**Work to do**:
Copy the lines from the one containing "The horizontal extent" through the one containing "Of white petal", inclusive, reproducing them precisely.

**Records for this task**:

┌────────

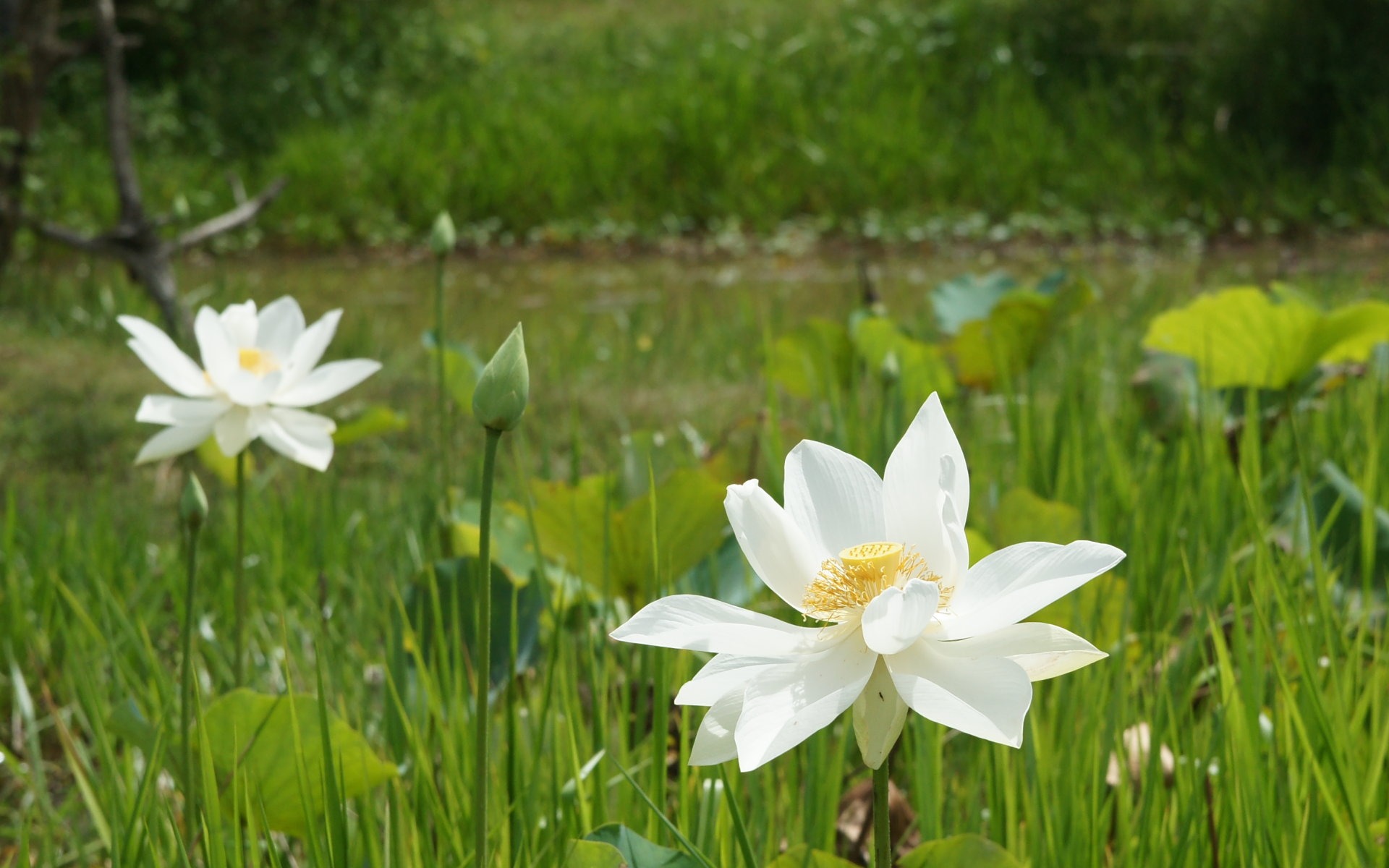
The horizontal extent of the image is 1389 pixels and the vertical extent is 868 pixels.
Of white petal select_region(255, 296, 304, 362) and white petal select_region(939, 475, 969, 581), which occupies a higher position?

└────────
┌────────

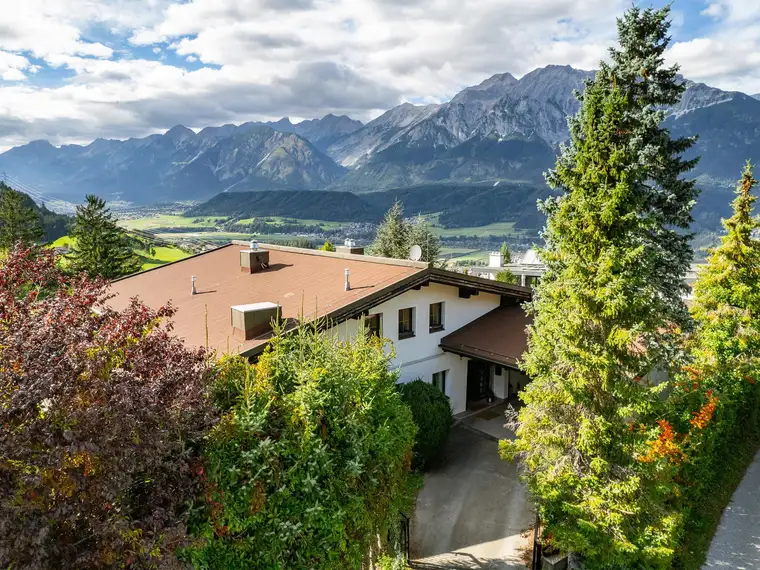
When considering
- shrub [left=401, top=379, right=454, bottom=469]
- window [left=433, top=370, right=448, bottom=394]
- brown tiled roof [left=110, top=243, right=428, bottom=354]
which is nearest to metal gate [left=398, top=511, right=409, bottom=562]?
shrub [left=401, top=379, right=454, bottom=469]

└────────

**Exercise answer**:
The horizontal extent of the image is 1389 pixels and the vertical extent is 868 pixels.
Of white petal select_region(255, 296, 304, 362) and white petal select_region(939, 475, 969, 581), which occupies a higher position?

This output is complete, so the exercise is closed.